The issue I am pointing at arrives when implementing encoder for transformer models with masking. Below I have tried to do a fake minimal example instead.
We have a custom layer which takes a couple of inputs. For a transformer this can be input_feature, mask
using Flux
using Flux: @functor
struct MyCustomLayer
l::Dense
end
@functor MyCustomLayer
(m::MyCustomLayer)(x, y) = m.l(x) .+ y
MyCustomLayer(in_dim, out_dim) = MyCustomLayer(Dense(in_dim, out_dim))
Now we can define a simple block something like this
Block(in_dim, hidden_dim, out_dim) = Chain(Dense(in_dim, hidden_dim), MyCustomLayer(hidden_dim, out_dim))
Now this will obviously break because MyCustomLayer takes an additional input. This can be fixed ofcourse by declaring Block as a struct and a custom layer which takes two inputs as well.
However, I find that inelegant and flux like because now if I want to use Block as a component in any higher layer say an Encoder I have no choice but to define that as struct too! This leads to the whole model being structs which I would like to avoid since we can’t make use of the nice container layers which makes code super readable.

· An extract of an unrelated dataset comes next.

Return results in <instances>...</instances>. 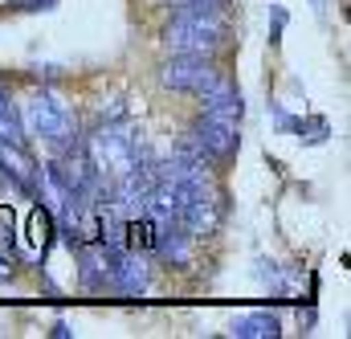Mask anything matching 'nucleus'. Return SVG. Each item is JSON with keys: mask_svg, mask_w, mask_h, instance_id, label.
<instances>
[{"mask_svg": "<svg viewBox=\"0 0 351 339\" xmlns=\"http://www.w3.org/2000/svg\"><path fill=\"white\" fill-rule=\"evenodd\" d=\"M49 336H53V339H70V336H74V331H70V323H62V319H58V323H53V331H49Z\"/></svg>", "mask_w": 351, "mask_h": 339, "instance_id": "17", "label": "nucleus"}, {"mask_svg": "<svg viewBox=\"0 0 351 339\" xmlns=\"http://www.w3.org/2000/svg\"><path fill=\"white\" fill-rule=\"evenodd\" d=\"M229 41V21L225 16H188L172 12L168 29H164V45L168 54H208L217 58Z\"/></svg>", "mask_w": 351, "mask_h": 339, "instance_id": "2", "label": "nucleus"}, {"mask_svg": "<svg viewBox=\"0 0 351 339\" xmlns=\"http://www.w3.org/2000/svg\"><path fill=\"white\" fill-rule=\"evenodd\" d=\"M0 143H25V127H21V106L12 98V86L0 78Z\"/></svg>", "mask_w": 351, "mask_h": 339, "instance_id": "11", "label": "nucleus"}, {"mask_svg": "<svg viewBox=\"0 0 351 339\" xmlns=\"http://www.w3.org/2000/svg\"><path fill=\"white\" fill-rule=\"evenodd\" d=\"M200 115L241 123V119H245V94L229 82V78H221V82H213L204 94H200Z\"/></svg>", "mask_w": 351, "mask_h": 339, "instance_id": "8", "label": "nucleus"}, {"mask_svg": "<svg viewBox=\"0 0 351 339\" xmlns=\"http://www.w3.org/2000/svg\"><path fill=\"white\" fill-rule=\"evenodd\" d=\"M0 257L16 261V209L0 204Z\"/></svg>", "mask_w": 351, "mask_h": 339, "instance_id": "12", "label": "nucleus"}, {"mask_svg": "<svg viewBox=\"0 0 351 339\" xmlns=\"http://www.w3.org/2000/svg\"><path fill=\"white\" fill-rule=\"evenodd\" d=\"M229 4L233 0H176V12H188V16H229Z\"/></svg>", "mask_w": 351, "mask_h": 339, "instance_id": "13", "label": "nucleus"}, {"mask_svg": "<svg viewBox=\"0 0 351 339\" xmlns=\"http://www.w3.org/2000/svg\"><path fill=\"white\" fill-rule=\"evenodd\" d=\"M21 127H25V135L41 139L53 156L66 152V148H74V143H82V135H78V115H74L53 90H45V86L33 90L29 102H21Z\"/></svg>", "mask_w": 351, "mask_h": 339, "instance_id": "1", "label": "nucleus"}, {"mask_svg": "<svg viewBox=\"0 0 351 339\" xmlns=\"http://www.w3.org/2000/svg\"><path fill=\"white\" fill-rule=\"evenodd\" d=\"M58 0H25V8H33V12H41V8H53Z\"/></svg>", "mask_w": 351, "mask_h": 339, "instance_id": "18", "label": "nucleus"}, {"mask_svg": "<svg viewBox=\"0 0 351 339\" xmlns=\"http://www.w3.org/2000/svg\"><path fill=\"white\" fill-rule=\"evenodd\" d=\"M225 70L217 66V58L208 54H172L160 62V82L168 90H180V94H204L213 82H221Z\"/></svg>", "mask_w": 351, "mask_h": 339, "instance_id": "4", "label": "nucleus"}, {"mask_svg": "<svg viewBox=\"0 0 351 339\" xmlns=\"http://www.w3.org/2000/svg\"><path fill=\"white\" fill-rule=\"evenodd\" d=\"M229 336L237 339H278L282 336V319L274 311H250V315H237L229 323Z\"/></svg>", "mask_w": 351, "mask_h": 339, "instance_id": "9", "label": "nucleus"}, {"mask_svg": "<svg viewBox=\"0 0 351 339\" xmlns=\"http://www.w3.org/2000/svg\"><path fill=\"white\" fill-rule=\"evenodd\" d=\"M184 143L204 160V164H229L237 152H241V123H229V119H213V115H200Z\"/></svg>", "mask_w": 351, "mask_h": 339, "instance_id": "3", "label": "nucleus"}, {"mask_svg": "<svg viewBox=\"0 0 351 339\" xmlns=\"http://www.w3.org/2000/svg\"><path fill=\"white\" fill-rule=\"evenodd\" d=\"M311 4H315V12H319V16H327V0H311Z\"/></svg>", "mask_w": 351, "mask_h": 339, "instance_id": "20", "label": "nucleus"}, {"mask_svg": "<svg viewBox=\"0 0 351 339\" xmlns=\"http://www.w3.org/2000/svg\"><path fill=\"white\" fill-rule=\"evenodd\" d=\"M4 278H12V261H4V257H0V286H4Z\"/></svg>", "mask_w": 351, "mask_h": 339, "instance_id": "19", "label": "nucleus"}, {"mask_svg": "<svg viewBox=\"0 0 351 339\" xmlns=\"http://www.w3.org/2000/svg\"><path fill=\"white\" fill-rule=\"evenodd\" d=\"M286 8L282 4H269V45H282V33H286Z\"/></svg>", "mask_w": 351, "mask_h": 339, "instance_id": "15", "label": "nucleus"}, {"mask_svg": "<svg viewBox=\"0 0 351 339\" xmlns=\"http://www.w3.org/2000/svg\"><path fill=\"white\" fill-rule=\"evenodd\" d=\"M327 139H331V123H327L323 115H311V119H306V127H302V139H298V143L319 148V143H327Z\"/></svg>", "mask_w": 351, "mask_h": 339, "instance_id": "14", "label": "nucleus"}, {"mask_svg": "<svg viewBox=\"0 0 351 339\" xmlns=\"http://www.w3.org/2000/svg\"><path fill=\"white\" fill-rule=\"evenodd\" d=\"M37 172L41 164L29 156V143H0V180L16 196H37Z\"/></svg>", "mask_w": 351, "mask_h": 339, "instance_id": "5", "label": "nucleus"}, {"mask_svg": "<svg viewBox=\"0 0 351 339\" xmlns=\"http://www.w3.org/2000/svg\"><path fill=\"white\" fill-rule=\"evenodd\" d=\"M123 250L152 257V250H156V221L147 213H135V217L123 221Z\"/></svg>", "mask_w": 351, "mask_h": 339, "instance_id": "10", "label": "nucleus"}, {"mask_svg": "<svg viewBox=\"0 0 351 339\" xmlns=\"http://www.w3.org/2000/svg\"><path fill=\"white\" fill-rule=\"evenodd\" d=\"M269 119H274V127L286 135V127H290V110H286L282 102H269Z\"/></svg>", "mask_w": 351, "mask_h": 339, "instance_id": "16", "label": "nucleus"}, {"mask_svg": "<svg viewBox=\"0 0 351 339\" xmlns=\"http://www.w3.org/2000/svg\"><path fill=\"white\" fill-rule=\"evenodd\" d=\"M221 213H225V204L221 200H213V192H200V196H192L184 209H180V225H184V233L192 237V242H204V237H213L217 229H221Z\"/></svg>", "mask_w": 351, "mask_h": 339, "instance_id": "7", "label": "nucleus"}, {"mask_svg": "<svg viewBox=\"0 0 351 339\" xmlns=\"http://www.w3.org/2000/svg\"><path fill=\"white\" fill-rule=\"evenodd\" d=\"M152 282V266L147 254H135V250H123V254L110 257V290L123 294V299H139Z\"/></svg>", "mask_w": 351, "mask_h": 339, "instance_id": "6", "label": "nucleus"}]
</instances>
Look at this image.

Any suggestions are welcome. I have also considered defining a custom struct for packing the inputs:
struct PackedInputs
features
mask
end
and then defining custom forward passes for bunch of layers like Dense, LayerNorm such that most layers only act on the features and the layers that require both the mask and feature use them. Not sure if that is the best we can do.